_Source text_
********************

In HLSL you can sample a texture with a coordinate and you can pass in an offset
https://learn.microsoft.com/en-us/windows/win32/direct3dhlsl/dx-graphics-hlsl-to-sample
The offset is added to texels, not coordinates so in other words.
If you do this
// + 1 texel
c = tex.Sample(sampler, uv + float2(1.0 / texWidth, 1.0 / texHeight));
Then, with a texture that is 8×8 in mip level 0, assuming uv is a quad that computes derivative that ends up selecting between mip level 1 and 2, and has 4 mip levels, then assuming the UV is 0.0625, 0.0625 (which is 1/16th, 1/16th) on the first invocation of the shader you’d sample these texels
l0 l1 l2 l3
8x8 4x4 2x2 1x1
┌─┬─┬─┬─┬─┬─┬─┬─┐ ┌─┬─┬─┬─┐ ┌─┬─┐ ┌─┐
│ │ │ │ │ │ │ │ │ │ │ │ │ │ │ │ │ │ │
├─┼─┼─┼─┼─┼─┼─┼─┤ ├─┼─┼─┼─┤ ├─┼─┤ └─┘
│ │ │ │ │ │ │ │ │ │ │ │ │ │ │*│ │
├─┼─┼─┼─┼─┼─┼─┼─┤ ├─┼─┼─┼─┤ └─┴─┘
│ │ │ │ │ │ │ │ │ │ │ │ │ │
├─┼─┼─┼─┼─┼─┼─┼─┤ ├─┼─┼─┼─┤
│ │ │ │ │ │ │ │ │ │*│ │ │ │
├─┼─┼─┼─┼─┼─┼─┼─┤ └─┴─┴─┴─┘
│ │ │ │ │ │ │ │ │
├─┼─┼─┼─┼─┼─┼─┼─┤
│ │ │ │ │ │ │ │ │
├─┼─┼─┼─┼─┼─┼─┼─┤
│ │.│ │ │ │ │ │ │
├─┼─┼─┼─┼─┼─┼─┼─┤
│ │ │ │ │ │ │ │ │
└─┴─┴─┴─┴─┴─┴─┴─┘
The UV coord selects UV of 0.0625, 0.0625 which at mip level 0 is the center of bottom left pixel but you add 1 texel in both U and V which puts you at .
in level 0 which, when translated to the other 2 mips because of derivatives is the two *
marks.

********************

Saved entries

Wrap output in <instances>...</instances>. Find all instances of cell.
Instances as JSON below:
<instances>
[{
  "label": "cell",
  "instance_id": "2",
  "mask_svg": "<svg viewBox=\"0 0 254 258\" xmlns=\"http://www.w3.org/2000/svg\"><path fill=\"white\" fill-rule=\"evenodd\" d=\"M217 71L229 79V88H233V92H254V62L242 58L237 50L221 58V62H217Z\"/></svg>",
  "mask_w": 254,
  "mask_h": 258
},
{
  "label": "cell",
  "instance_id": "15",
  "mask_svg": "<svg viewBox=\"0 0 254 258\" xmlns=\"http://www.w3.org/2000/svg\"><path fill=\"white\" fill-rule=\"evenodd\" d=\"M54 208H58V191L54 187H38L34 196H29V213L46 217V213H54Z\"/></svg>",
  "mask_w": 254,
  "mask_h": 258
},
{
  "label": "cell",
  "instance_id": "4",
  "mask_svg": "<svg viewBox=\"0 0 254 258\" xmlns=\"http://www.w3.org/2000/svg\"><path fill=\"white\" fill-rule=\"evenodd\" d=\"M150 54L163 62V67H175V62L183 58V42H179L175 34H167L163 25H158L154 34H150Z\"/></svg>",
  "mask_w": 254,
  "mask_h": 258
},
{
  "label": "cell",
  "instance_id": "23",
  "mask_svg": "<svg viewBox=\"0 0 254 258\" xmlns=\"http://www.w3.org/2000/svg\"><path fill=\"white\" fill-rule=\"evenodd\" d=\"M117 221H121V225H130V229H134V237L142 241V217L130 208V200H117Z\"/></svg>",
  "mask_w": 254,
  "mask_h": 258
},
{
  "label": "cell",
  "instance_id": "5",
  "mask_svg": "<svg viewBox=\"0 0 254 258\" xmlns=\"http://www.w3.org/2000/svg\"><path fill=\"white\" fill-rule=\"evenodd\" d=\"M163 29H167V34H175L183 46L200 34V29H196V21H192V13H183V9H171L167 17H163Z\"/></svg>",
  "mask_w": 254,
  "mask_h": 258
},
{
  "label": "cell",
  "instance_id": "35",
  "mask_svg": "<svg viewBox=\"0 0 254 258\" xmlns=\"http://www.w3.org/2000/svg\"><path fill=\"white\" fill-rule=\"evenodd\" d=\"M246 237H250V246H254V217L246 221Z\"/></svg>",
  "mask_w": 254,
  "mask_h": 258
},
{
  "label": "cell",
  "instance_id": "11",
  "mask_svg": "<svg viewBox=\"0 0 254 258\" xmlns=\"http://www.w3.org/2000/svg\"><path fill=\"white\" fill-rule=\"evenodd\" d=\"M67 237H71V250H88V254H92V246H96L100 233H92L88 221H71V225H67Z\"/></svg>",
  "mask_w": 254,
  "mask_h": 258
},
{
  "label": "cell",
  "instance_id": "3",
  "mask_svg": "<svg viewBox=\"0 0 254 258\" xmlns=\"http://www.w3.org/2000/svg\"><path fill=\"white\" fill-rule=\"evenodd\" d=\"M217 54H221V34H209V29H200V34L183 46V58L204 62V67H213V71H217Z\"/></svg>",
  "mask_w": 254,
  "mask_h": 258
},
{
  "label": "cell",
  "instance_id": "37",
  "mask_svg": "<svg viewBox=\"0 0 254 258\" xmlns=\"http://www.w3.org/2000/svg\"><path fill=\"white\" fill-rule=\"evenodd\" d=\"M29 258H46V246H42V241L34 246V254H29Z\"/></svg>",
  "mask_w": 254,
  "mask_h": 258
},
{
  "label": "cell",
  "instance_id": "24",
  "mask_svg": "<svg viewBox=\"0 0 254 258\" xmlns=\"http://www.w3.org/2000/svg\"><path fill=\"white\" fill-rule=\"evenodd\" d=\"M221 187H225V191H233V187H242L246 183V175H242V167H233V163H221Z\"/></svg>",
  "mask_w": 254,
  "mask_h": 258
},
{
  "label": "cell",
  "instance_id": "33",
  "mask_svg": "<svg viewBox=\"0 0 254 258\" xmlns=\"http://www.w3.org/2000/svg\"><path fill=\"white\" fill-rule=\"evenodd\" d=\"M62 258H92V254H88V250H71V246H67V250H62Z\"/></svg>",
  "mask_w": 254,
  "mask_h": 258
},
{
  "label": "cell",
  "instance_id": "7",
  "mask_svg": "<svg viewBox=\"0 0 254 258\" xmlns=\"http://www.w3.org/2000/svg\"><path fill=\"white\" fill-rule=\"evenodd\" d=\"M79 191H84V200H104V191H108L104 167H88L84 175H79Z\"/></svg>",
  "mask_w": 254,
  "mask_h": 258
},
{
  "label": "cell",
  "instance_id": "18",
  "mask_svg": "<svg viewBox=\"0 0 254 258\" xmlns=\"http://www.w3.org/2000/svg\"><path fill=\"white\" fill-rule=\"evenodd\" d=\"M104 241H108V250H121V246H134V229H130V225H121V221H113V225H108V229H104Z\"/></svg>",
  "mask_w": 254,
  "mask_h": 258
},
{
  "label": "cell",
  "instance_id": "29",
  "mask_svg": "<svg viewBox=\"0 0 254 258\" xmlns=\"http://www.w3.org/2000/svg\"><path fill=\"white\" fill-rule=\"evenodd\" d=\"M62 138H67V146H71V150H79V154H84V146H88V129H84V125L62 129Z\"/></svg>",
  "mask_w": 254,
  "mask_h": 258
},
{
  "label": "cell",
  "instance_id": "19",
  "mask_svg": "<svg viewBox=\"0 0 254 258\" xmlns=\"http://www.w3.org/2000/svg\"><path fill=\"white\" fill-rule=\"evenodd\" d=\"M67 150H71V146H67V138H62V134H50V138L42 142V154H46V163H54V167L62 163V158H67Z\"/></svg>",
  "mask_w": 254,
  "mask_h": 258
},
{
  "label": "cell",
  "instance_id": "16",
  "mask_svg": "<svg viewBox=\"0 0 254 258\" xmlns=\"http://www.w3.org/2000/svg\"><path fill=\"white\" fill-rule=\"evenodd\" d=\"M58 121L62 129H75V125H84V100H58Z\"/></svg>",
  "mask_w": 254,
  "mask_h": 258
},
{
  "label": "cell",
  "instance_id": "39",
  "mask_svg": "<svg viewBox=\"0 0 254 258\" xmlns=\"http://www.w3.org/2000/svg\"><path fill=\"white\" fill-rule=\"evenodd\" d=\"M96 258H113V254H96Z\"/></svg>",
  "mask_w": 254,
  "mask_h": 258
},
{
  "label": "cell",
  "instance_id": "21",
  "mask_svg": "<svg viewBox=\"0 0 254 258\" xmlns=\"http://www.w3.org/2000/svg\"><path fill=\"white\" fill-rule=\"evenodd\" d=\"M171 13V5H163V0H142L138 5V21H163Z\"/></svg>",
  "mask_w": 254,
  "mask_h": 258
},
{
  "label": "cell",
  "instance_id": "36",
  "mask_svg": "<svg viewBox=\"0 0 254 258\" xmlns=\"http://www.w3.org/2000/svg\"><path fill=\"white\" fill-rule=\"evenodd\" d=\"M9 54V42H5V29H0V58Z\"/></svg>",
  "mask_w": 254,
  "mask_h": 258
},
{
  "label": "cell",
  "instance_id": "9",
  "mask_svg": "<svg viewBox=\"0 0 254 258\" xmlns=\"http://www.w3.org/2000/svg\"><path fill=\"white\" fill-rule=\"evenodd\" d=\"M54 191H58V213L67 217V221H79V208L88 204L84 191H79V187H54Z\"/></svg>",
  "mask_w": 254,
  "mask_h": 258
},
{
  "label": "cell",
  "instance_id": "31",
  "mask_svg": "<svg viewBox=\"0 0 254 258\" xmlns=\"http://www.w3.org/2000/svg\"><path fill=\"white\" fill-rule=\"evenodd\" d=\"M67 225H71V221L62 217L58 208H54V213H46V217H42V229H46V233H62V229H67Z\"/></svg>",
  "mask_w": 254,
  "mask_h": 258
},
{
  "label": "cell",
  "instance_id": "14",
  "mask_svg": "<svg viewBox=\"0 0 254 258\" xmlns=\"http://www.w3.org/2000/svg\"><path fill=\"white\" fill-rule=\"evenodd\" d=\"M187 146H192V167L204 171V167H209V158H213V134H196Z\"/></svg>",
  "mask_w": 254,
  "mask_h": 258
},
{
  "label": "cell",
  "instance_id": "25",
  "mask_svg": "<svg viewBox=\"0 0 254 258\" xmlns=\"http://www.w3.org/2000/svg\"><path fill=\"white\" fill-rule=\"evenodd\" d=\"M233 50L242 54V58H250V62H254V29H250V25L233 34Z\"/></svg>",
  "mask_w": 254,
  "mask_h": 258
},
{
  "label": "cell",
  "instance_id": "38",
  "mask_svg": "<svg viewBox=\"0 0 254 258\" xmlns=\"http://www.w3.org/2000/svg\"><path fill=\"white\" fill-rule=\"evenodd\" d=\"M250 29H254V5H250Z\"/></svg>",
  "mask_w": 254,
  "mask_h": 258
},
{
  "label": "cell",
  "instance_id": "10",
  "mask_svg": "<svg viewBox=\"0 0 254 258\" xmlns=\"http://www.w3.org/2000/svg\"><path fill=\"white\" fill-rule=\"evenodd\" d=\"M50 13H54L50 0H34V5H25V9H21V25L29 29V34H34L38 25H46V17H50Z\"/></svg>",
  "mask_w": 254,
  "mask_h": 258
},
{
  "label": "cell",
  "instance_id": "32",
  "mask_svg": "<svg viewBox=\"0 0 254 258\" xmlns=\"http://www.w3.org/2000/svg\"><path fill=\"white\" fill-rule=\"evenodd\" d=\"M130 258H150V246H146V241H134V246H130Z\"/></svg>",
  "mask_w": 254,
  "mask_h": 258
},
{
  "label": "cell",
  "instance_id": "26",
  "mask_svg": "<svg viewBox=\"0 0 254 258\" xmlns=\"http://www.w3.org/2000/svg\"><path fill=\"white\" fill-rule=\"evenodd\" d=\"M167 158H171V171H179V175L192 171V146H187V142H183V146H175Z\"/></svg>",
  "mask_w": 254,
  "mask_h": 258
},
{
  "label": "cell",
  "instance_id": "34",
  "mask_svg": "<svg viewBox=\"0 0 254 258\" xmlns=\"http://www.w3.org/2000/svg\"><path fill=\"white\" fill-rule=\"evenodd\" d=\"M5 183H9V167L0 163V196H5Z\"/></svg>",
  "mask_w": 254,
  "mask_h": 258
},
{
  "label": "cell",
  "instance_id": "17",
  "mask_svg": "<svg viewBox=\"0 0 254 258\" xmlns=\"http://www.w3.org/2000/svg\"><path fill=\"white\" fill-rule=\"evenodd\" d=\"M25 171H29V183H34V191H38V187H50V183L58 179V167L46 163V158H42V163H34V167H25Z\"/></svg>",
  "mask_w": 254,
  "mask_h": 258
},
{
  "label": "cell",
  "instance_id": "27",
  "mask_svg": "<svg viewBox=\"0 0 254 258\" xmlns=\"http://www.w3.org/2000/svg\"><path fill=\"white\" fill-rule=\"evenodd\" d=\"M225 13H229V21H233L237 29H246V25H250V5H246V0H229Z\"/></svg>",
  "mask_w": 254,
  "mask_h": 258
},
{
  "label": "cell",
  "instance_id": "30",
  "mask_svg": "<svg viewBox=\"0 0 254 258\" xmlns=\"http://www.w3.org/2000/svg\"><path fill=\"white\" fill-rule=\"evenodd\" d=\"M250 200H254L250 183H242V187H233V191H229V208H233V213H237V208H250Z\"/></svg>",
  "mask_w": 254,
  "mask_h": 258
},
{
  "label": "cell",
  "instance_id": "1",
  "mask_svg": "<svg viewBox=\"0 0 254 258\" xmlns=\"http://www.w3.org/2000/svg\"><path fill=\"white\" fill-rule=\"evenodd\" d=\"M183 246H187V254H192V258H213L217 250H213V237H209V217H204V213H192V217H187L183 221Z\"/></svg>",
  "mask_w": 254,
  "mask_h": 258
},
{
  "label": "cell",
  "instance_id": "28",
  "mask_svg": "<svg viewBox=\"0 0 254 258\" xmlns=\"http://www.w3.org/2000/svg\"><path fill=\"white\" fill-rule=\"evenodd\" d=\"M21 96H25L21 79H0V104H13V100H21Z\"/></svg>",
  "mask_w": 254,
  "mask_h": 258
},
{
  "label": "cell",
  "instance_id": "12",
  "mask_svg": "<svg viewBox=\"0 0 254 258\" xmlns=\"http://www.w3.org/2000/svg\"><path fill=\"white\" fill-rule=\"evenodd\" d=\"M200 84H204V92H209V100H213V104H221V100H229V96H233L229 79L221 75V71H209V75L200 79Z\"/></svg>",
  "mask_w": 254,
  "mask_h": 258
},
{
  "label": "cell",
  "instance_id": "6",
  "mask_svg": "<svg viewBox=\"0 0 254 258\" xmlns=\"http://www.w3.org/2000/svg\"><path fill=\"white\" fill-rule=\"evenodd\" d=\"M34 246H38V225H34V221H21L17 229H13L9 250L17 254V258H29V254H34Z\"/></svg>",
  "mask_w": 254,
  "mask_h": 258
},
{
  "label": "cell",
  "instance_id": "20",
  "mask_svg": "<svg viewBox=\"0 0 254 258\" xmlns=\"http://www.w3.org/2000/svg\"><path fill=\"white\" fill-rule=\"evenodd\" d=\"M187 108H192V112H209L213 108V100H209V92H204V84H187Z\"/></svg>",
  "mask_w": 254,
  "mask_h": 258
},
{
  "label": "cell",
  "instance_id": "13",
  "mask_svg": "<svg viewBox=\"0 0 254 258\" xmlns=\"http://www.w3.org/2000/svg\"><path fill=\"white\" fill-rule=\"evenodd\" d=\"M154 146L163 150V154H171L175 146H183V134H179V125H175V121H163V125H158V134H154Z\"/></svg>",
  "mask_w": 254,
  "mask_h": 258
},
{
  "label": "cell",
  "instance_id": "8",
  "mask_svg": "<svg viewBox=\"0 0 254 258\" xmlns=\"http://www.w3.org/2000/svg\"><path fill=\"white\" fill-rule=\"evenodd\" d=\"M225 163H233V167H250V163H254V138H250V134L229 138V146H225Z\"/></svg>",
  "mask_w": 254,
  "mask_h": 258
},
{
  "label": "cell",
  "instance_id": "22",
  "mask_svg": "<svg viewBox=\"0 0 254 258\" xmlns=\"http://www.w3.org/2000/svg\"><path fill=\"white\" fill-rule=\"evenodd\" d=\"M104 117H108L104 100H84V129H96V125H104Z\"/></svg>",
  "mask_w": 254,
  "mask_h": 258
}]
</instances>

********************

_What is needed_
Retype the part of the HLSL texture sampling text between "In HLSL you" and "in other words.", inclusive.

_Solution to this problem_
In HLSL you can sample a texture with a coordinate and you can pass in an offset
https://learn.microsoft.com/en-us/windows/win32/direct3dhlsl/dx-graphics-hlsl-to-sample
The offset is added to texels, not coordinates so in other words.